§ **Your goal**:
The data follows this line. Copy verbatim the line with "How far away from the camera" and each line after it to the end.

┄┄┄┄┄┄┄┄┄┄

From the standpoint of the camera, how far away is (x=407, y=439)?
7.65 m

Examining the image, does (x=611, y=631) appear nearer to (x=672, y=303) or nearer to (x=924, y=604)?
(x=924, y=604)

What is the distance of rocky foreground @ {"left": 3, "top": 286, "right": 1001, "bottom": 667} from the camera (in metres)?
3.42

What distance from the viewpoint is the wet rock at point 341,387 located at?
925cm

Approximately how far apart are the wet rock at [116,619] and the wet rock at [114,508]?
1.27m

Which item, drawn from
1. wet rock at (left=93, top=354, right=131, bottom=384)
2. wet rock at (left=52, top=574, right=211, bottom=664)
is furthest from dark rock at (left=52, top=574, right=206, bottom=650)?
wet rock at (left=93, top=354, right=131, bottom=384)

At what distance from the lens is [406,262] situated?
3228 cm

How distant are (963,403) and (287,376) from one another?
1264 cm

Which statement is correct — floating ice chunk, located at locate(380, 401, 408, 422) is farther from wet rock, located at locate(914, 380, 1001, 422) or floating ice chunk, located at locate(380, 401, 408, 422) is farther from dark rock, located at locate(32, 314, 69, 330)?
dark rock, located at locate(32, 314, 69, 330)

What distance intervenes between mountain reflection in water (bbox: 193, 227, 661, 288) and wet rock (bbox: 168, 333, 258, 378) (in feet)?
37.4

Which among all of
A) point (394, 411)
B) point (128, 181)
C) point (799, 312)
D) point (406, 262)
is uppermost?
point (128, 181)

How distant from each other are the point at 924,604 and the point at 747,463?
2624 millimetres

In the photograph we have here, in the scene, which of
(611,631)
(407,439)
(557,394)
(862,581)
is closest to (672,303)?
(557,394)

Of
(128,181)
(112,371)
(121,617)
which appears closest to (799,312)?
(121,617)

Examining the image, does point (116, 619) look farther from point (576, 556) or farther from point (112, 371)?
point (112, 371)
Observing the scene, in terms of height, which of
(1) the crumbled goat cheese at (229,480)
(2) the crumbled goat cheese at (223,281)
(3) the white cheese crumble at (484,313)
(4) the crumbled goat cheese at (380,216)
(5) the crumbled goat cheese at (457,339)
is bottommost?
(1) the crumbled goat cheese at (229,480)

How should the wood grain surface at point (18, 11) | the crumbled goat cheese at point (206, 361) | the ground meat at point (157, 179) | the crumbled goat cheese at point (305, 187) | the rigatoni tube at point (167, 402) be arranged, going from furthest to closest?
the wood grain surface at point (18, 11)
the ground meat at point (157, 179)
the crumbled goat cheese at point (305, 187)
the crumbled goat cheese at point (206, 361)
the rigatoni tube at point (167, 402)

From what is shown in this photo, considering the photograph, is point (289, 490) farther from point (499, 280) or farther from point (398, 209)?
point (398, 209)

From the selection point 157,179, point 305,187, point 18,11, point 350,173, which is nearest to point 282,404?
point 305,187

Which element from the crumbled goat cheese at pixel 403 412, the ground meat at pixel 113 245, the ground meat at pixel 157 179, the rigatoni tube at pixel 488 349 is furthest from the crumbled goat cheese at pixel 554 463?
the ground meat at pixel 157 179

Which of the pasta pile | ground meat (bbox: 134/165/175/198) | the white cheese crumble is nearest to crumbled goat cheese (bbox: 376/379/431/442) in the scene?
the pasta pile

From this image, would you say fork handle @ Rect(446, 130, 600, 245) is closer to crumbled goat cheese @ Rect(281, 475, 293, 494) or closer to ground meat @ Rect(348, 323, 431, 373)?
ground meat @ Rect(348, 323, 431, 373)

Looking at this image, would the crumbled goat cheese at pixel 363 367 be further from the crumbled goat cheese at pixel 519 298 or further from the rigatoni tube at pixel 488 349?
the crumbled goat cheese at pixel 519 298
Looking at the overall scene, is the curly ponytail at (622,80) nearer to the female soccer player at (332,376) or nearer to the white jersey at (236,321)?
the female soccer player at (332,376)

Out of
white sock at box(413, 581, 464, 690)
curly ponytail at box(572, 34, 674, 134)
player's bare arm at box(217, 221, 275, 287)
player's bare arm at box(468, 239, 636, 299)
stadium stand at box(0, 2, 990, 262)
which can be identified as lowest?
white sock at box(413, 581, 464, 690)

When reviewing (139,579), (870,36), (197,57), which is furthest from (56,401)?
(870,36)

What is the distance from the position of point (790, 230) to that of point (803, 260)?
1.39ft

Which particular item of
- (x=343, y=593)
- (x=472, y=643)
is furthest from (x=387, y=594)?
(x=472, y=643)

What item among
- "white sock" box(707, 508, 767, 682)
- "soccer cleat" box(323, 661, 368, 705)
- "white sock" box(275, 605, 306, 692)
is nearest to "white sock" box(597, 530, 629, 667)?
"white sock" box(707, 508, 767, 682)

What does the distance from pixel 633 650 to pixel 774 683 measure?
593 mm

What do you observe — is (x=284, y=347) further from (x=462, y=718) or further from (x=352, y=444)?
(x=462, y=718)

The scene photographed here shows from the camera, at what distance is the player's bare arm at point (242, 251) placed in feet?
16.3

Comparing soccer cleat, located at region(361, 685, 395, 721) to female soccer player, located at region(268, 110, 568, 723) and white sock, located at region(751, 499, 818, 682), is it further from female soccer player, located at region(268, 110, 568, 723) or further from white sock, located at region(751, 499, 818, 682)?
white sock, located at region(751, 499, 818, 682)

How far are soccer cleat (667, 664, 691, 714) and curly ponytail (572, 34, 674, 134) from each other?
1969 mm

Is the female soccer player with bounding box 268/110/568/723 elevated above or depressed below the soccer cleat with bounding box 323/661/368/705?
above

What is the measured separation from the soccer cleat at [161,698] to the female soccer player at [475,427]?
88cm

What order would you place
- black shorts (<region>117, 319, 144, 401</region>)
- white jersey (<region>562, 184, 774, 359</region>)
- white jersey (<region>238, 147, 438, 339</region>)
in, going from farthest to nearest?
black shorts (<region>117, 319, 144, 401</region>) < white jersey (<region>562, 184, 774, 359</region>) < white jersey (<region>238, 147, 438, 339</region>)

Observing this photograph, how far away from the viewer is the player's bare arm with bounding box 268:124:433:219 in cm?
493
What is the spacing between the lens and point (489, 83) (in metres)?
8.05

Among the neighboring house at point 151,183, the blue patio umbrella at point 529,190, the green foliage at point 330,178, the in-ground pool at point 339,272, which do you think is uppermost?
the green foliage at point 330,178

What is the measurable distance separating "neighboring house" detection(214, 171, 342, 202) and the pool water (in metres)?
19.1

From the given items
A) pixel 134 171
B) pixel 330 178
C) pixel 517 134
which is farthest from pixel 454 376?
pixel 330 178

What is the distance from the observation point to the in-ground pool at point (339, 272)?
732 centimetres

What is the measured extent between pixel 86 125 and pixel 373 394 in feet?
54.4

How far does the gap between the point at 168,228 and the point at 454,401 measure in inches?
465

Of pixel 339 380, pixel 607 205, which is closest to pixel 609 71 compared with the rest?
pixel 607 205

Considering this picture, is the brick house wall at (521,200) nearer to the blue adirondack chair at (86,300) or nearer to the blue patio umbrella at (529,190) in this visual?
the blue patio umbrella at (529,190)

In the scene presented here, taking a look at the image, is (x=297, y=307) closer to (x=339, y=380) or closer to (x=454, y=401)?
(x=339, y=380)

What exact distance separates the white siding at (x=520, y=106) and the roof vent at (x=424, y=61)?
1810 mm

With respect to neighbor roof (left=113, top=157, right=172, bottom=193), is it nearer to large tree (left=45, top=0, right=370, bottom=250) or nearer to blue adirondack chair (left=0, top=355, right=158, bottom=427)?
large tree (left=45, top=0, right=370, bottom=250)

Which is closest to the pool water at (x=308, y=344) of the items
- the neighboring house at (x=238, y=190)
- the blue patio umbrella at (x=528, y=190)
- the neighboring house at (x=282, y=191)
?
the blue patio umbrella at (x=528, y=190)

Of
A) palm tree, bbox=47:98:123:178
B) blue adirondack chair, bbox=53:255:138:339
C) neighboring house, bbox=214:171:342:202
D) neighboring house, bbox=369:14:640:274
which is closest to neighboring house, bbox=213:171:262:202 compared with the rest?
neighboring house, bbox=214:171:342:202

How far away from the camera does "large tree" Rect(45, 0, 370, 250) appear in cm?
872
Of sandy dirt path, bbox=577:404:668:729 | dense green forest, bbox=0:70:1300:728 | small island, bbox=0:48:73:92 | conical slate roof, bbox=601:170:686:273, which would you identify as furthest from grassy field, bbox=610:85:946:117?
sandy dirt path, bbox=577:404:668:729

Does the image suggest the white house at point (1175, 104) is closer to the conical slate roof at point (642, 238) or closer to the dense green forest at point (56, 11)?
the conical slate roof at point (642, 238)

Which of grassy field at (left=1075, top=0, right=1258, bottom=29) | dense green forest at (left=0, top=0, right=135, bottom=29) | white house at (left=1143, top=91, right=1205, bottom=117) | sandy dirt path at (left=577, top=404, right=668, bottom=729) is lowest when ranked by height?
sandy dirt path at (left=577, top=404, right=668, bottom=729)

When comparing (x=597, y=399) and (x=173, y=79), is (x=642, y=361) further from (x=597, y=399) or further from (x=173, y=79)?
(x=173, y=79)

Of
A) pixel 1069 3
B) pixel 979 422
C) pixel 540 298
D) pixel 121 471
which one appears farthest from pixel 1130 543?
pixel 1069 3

┄┄┄┄┄┄┄┄┄┄

§ **Full solution**:
How far away from the camera does "large tree" Rect(45, 0, 370, 250) appear in cm?
872
Of sandy dirt path, bbox=577:404:668:729 | dense green forest, bbox=0:70:1300:728 | small island, bbox=0:48:73:92 | conical slate roof, bbox=601:170:686:273, which would you identify as furthest from grassy field, bbox=610:85:946:117?
sandy dirt path, bbox=577:404:668:729

Does the image suggest the white house at point (1175, 104) is closer to the conical slate roof at point (642, 238) or closer to the dense green forest at point (56, 11)?
the conical slate roof at point (642, 238)

Which of grassy field at (left=1075, top=0, right=1258, bottom=29) | dense green forest at (left=0, top=0, right=135, bottom=29) | white house at (left=1143, top=91, right=1205, bottom=117) | sandy dirt path at (left=577, top=404, right=668, bottom=729) is lowest when ranked by height?
sandy dirt path at (left=577, top=404, right=668, bottom=729)

When comparing (x=597, y=399) and (x=173, y=79), is (x=642, y=361) further from (x=597, y=399) or further from (x=173, y=79)?
(x=173, y=79)

Of
A) pixel 1069 3
B) pixel 979 422
C) pixel 540 298
D) pixel 121 471
which one appears farthest from pixel 1130 543?
pixel 1069 3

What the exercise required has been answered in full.